Start PAGE EXCERPT

In another new development, the text proposes various options for addressing perishable seasonable products. Countries such as Uruguay have reportedly expressed concern that safeguards could unfairly block exports of products such as fruit and vegetables. For safeguards that breach pre-Doha bindings, it also sets out various ways to limit consecutive application of the safeguard in a given time period, and to restrict the products on which safeguards are applied to 2.5 percent of tariff lines per year.
Sensitive products: a lurking iceberg?
Rumbling discontent over sensitive products could still sink the talks, delegates acknowledged. While the draft text proposes that countries be allowed to designate 4 percent of farm tariff lines as sensitive, hence slating these for gentler tariff cuts in exchange for expanded import quotas, it also notes that Canada and Japan have demanded 6 and 8 percent respectively. Negotiators have suggested that, while exporters could perhaps accommodate the Canadian demand if appropriate compensation is provided, the more far-reaching Japanese request has met with less sympathy.

End PAGE EXCERPT
Start DATA IN THIS EXERCISE

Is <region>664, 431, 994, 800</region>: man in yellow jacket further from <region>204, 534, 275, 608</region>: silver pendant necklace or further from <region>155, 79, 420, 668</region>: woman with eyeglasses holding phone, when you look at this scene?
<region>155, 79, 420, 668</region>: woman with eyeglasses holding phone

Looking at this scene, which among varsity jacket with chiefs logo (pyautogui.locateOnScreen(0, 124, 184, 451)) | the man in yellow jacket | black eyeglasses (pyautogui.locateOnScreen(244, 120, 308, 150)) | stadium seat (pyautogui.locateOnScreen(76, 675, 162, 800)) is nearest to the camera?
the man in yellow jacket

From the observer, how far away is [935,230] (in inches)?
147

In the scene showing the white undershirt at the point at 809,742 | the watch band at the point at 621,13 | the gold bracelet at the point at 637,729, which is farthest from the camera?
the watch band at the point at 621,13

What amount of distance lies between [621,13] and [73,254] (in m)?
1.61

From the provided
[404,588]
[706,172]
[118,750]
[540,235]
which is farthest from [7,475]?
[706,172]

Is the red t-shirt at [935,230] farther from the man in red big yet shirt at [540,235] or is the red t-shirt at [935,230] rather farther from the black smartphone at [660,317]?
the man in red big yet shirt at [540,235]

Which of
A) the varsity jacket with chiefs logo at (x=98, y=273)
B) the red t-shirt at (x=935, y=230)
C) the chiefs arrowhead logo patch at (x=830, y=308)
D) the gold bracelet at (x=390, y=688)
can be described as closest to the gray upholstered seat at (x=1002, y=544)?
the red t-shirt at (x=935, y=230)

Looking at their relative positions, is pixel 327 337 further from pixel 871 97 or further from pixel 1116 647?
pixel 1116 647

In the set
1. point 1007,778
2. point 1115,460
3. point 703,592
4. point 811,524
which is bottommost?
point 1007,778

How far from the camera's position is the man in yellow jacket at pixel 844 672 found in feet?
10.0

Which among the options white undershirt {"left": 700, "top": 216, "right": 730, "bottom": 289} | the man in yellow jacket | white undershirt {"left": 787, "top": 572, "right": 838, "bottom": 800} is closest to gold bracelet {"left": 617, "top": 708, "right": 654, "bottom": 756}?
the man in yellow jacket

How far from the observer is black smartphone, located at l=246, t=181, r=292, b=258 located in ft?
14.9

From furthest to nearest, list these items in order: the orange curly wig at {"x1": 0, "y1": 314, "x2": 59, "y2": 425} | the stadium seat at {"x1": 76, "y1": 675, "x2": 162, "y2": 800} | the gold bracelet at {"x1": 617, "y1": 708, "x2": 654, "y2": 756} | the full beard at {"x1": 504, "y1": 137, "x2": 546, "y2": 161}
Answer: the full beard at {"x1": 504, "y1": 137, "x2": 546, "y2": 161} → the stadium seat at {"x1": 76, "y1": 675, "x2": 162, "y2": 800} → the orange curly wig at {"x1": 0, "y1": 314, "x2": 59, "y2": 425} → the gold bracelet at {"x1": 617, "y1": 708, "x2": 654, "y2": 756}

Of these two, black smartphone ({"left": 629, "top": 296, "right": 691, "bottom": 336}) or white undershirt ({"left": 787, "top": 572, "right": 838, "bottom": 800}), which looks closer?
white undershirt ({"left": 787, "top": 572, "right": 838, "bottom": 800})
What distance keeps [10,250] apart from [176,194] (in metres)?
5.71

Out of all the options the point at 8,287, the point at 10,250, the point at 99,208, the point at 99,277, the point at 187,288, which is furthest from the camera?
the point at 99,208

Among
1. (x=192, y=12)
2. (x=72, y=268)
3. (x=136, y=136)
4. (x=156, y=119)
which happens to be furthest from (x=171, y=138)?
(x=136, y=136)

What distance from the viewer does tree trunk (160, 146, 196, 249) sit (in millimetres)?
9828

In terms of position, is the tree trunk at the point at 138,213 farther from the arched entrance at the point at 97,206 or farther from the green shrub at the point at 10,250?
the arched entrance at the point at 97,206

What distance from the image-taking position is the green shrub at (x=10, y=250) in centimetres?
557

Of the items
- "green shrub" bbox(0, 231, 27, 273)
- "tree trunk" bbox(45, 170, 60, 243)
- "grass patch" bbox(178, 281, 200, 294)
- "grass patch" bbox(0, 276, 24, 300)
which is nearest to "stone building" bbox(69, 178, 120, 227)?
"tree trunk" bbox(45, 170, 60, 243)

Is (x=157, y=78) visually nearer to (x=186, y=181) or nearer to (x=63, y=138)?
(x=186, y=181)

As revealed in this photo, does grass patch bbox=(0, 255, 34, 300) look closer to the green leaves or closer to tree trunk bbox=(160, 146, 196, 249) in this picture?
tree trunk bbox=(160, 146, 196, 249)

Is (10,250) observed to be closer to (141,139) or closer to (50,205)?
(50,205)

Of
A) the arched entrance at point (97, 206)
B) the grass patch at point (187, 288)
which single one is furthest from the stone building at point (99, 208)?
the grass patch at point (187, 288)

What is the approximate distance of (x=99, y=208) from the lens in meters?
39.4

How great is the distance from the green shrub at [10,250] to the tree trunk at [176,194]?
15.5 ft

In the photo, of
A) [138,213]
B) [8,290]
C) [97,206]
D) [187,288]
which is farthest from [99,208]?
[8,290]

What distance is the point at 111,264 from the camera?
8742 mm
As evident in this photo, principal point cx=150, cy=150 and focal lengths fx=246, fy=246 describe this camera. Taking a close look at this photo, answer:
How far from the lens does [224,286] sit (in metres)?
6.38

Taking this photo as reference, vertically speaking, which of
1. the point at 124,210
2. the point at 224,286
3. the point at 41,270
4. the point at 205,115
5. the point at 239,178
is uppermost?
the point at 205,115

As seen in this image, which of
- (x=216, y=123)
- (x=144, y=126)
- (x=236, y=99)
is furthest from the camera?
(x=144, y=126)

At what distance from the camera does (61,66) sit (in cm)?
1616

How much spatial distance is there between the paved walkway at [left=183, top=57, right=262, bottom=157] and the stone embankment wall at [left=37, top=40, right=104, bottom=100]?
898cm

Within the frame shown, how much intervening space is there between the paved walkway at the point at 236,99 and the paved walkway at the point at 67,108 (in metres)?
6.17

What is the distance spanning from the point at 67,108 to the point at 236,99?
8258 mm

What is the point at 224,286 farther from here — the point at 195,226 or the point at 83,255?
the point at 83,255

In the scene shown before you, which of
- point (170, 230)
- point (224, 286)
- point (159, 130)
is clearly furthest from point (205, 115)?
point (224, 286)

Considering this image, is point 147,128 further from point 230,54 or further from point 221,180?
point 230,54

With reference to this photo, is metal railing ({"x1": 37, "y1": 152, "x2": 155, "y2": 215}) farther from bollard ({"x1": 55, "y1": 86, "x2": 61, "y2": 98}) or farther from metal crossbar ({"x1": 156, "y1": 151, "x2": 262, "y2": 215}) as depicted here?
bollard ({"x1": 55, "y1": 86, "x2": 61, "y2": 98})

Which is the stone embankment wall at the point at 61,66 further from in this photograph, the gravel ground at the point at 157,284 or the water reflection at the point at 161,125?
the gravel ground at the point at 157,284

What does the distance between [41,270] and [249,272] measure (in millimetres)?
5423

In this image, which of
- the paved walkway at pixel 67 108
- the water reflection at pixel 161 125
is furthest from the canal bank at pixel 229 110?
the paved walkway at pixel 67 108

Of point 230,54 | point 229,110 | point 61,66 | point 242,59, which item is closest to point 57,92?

End DATA IN THIS EXERCISE

■ LIST OF TASKS:
1. Translate this sentence from the trade talks passage into Spanish: "Rumbling discontent over sensitive products could still sink the talks, delegates acknowledged."
2. Pick out each line of the listing that contains the word "much".
The passage on trade talks and the listing are unrelated and should be treated as separate material.

■ ANSWER LIST:
1. El sordo descontento en torno a los productos sensibles aún podría hacer naufragar las negociaciones, reconocieron los delegados.

2.
How much spatial distance is there between the paved walkway at [left=183, top=57, right=262, bottom=157] and the stone embankment wall at [left=37, top=40, right=104, bottom=100]?
Within the frame shown, how much intervening space is there between the paved walkway at the point at 236,99 and the paved walkway at the point at 67,108 (in metres)?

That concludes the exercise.